### WORK TO COMPLETE
What lines in the data below mention the string "escoger"? Copy them out.

### PROVIDED MATERIAL
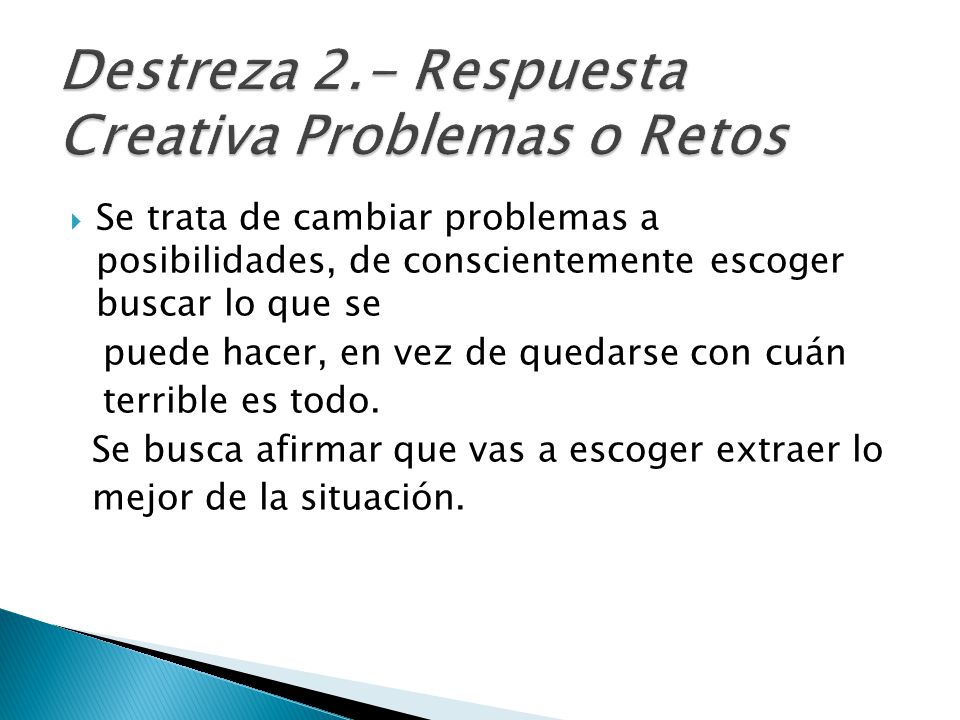 Destreza 2.- Respuesta Creativa Problemas o Retos

Se trata de cambiar problemas a posibilidades, de conscientemente escoger buscar lo que se puede hacer, en vez de quedarse con cuán terrible es todo.

Se busca afirmar que vas a escoger extraer lo mejor de la situación.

### EXERCISE RESULT
Se trata de cambiar problemas a posibilidades, de conscientemente escoger buscar lo que se puede hacer, en vez de quedarse con cuán terrible es todo.
Se busca afirmar que vas a escoger extraer lo mejor de la situación.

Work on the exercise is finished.